# incredible something happen to me in math related to logic

#### Denis

##### Senior Member
As I told you earlier Ryan, we can't tell what you're asking ...

#### Ryan\$

##### Full Member
Please quote the actual problem you are working on here, in its entirety. That will make all the difference. In particular, we need to see whether these are two parts of one problem, or two separate problems; and we need to see what the goal is that they are asking you to accomplish. That is what can tell you whether it is legitimate to use one in the other.

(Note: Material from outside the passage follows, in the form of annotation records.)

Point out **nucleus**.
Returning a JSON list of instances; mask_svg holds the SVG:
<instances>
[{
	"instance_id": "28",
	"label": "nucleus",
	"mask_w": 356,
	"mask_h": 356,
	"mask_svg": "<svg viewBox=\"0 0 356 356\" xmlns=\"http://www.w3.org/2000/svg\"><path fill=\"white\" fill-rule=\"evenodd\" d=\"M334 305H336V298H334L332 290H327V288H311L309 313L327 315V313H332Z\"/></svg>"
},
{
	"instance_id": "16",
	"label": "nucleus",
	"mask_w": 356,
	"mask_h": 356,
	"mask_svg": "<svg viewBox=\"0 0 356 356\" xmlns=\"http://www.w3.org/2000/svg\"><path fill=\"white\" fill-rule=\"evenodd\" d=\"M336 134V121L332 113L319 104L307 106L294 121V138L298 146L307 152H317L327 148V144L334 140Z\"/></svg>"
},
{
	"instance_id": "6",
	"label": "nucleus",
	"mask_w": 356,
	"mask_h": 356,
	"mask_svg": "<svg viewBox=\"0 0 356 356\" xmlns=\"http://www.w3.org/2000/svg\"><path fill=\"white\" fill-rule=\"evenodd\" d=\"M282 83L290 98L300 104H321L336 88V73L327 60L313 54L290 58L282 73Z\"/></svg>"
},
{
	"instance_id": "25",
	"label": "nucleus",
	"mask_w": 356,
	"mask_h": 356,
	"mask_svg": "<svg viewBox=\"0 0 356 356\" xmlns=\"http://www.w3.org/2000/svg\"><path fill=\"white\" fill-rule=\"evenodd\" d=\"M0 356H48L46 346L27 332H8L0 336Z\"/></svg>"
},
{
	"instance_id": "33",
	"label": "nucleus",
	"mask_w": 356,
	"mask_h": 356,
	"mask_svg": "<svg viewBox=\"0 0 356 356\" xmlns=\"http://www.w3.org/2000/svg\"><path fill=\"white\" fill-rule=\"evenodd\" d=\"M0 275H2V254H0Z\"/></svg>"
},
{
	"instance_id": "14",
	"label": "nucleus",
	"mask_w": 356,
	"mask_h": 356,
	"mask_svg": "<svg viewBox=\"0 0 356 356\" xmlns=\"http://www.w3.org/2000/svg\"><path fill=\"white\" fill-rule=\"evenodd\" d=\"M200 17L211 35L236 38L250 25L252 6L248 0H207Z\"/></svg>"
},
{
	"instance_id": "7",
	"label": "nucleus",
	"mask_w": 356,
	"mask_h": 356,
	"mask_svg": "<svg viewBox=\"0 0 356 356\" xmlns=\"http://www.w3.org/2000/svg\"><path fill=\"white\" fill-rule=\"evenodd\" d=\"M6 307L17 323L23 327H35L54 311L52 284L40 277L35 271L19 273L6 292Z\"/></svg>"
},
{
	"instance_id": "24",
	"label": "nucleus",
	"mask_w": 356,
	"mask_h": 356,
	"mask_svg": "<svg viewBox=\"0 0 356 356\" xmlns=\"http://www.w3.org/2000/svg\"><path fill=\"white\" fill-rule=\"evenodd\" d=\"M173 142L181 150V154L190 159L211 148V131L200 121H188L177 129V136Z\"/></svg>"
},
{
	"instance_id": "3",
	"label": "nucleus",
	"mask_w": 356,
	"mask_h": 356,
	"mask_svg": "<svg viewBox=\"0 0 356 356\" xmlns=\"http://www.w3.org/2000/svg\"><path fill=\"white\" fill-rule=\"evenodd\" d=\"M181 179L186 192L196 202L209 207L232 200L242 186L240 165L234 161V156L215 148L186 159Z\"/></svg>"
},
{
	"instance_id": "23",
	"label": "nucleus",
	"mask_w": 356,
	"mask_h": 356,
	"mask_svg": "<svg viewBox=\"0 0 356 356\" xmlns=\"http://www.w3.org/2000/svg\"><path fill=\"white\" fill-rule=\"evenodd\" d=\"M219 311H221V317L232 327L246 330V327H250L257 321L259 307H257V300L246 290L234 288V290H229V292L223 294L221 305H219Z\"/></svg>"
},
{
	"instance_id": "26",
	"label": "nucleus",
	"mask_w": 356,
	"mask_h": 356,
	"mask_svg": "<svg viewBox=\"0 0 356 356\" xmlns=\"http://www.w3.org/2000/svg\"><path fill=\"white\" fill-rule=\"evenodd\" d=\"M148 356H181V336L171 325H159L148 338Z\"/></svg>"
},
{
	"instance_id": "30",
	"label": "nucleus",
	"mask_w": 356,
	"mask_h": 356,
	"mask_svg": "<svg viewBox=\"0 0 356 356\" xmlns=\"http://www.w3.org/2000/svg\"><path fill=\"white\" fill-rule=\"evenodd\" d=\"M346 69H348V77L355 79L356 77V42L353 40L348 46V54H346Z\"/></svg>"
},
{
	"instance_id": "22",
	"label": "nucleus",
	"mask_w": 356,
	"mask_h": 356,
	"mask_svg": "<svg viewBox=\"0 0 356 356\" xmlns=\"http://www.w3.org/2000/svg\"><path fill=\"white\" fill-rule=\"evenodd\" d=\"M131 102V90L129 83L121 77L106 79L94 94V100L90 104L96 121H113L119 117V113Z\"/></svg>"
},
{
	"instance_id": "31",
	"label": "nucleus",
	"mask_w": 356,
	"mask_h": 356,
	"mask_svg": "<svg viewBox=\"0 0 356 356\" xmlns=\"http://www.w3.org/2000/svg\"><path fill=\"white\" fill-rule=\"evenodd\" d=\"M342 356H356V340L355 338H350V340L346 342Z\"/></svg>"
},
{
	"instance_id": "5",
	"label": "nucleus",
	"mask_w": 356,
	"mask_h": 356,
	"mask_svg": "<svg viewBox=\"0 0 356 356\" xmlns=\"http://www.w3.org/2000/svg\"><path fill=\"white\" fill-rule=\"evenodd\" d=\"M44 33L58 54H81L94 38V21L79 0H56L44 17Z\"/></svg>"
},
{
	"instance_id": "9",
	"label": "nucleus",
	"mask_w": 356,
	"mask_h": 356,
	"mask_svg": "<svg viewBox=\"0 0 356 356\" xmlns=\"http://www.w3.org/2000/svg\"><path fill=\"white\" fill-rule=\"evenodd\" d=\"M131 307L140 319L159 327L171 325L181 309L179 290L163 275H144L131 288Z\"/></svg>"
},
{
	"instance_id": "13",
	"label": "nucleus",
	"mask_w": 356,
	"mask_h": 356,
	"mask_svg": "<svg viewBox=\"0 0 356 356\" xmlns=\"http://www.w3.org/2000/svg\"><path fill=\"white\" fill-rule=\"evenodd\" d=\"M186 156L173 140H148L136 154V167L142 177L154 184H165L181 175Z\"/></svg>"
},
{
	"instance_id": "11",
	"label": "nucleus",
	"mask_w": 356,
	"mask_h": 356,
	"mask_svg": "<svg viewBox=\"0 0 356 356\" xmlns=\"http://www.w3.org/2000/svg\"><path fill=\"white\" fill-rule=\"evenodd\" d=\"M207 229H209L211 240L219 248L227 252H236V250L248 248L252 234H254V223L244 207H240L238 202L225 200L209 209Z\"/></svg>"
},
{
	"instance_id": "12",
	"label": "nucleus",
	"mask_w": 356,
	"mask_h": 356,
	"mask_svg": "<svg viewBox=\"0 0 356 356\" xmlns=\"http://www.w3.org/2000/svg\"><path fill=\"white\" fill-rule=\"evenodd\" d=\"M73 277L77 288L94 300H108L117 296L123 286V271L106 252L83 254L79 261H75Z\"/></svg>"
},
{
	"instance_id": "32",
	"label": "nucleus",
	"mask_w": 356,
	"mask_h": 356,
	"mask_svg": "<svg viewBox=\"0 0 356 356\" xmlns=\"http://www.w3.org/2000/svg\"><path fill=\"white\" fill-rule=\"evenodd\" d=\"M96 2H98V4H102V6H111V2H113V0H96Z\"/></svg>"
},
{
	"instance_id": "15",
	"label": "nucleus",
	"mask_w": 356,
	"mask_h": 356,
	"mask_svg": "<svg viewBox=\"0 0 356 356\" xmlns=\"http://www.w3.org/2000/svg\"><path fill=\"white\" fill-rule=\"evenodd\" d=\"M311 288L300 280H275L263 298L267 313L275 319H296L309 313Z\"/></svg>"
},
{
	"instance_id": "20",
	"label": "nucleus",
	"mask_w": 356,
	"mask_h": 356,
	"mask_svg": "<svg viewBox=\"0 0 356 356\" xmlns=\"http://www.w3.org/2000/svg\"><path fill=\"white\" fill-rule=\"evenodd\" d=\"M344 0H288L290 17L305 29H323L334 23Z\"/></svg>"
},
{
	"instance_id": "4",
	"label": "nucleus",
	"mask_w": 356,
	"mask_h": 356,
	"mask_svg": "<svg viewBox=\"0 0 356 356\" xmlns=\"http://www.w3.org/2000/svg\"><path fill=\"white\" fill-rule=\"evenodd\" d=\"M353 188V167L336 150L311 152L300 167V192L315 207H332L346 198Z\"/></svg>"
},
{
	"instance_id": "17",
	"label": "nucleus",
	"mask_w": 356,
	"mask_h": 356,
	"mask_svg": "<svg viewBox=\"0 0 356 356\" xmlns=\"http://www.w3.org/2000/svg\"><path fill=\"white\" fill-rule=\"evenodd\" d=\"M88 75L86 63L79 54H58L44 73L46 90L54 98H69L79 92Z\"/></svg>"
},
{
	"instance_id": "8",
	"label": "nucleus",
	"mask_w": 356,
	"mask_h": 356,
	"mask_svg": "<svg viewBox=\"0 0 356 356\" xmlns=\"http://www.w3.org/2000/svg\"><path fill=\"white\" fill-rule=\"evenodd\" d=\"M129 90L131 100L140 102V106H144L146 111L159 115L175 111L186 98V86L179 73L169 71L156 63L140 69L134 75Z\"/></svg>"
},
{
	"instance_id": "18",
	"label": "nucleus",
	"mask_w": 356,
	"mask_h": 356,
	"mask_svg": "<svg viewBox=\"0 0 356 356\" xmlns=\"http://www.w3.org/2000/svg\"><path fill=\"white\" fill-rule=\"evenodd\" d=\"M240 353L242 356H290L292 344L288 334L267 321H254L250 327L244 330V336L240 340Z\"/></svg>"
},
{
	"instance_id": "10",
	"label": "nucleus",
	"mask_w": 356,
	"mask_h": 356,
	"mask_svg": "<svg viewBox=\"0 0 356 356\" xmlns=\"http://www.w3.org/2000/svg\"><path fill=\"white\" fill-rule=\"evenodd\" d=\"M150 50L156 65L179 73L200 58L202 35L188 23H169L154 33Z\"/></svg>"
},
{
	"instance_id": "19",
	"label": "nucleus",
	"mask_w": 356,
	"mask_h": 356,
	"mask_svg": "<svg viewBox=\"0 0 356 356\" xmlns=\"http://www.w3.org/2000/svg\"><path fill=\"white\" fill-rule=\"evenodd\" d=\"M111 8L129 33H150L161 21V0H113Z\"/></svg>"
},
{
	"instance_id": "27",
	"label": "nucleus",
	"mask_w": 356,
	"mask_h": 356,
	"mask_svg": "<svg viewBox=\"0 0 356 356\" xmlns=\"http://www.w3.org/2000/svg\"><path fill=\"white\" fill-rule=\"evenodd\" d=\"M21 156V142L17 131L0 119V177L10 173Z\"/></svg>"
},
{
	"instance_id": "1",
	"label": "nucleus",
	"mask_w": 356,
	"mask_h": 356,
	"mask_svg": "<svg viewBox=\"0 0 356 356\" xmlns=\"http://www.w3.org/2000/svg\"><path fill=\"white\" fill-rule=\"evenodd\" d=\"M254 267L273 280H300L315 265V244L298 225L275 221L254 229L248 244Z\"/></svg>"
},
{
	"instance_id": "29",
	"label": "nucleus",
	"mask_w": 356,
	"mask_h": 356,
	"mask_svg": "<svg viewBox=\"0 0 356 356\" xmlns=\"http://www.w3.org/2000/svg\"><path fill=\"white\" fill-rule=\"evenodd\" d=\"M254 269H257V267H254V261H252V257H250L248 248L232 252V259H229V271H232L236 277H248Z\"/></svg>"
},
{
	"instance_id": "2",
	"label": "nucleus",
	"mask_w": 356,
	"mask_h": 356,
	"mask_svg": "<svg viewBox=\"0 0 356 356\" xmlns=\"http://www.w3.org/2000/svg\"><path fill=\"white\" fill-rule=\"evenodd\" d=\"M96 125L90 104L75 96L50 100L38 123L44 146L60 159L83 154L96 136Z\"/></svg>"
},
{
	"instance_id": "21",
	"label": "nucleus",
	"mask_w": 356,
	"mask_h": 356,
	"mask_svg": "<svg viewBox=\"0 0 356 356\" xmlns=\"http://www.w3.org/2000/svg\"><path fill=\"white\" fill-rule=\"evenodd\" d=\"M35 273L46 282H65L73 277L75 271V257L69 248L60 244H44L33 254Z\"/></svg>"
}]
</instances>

A problem you have made up or simplified from something larger is not sufficient. Until you do that, there is really nothing to say.
My problem that if I have two equations, for instance:
(1) x=y
(2)x+f=z
once I arrive to the second equation, while I read the first equation, I know that x=y, but not assigning that although literally I know x=y from the first equation ! so what's that problem? am I have a mentally problem? I mean is it my mentally problem, or I need to practice to start think in another way?
once again I know that I must assign x=y when I read the second equation but my mind tells me to not assign ! how can I solve that problem?>!

#### Dr.Peterson

##### Elite Member
Please do what you are asked. We want to see an actual problem you found somewhere, not one that you have made up that would never be given. I can't answer you until you cooperate.

#### JeffM

##### Elite Member
Please do what you are asked. We want to see an actual problem you found somewhere, not one that you have made up that would never be given. I can't answer you until you cooperate.
I do not think that there is a real problem. I think Ryan thinks that he can understand generalizations without any reference to the specifics that the generalization represents. Without understanding the generalization, he tries to do so by making up problems purportedly involving the generalization. Needless to say, you cannot dispel ignorance through ignorance.

Ryan

$$\displaystyle x = y \text { and } x + f = z \implies y + f = z.$$

If that conclusion is helpful, you can use it.

#### HallsofIvy

##### Elite Member
Do you understand what "=" means?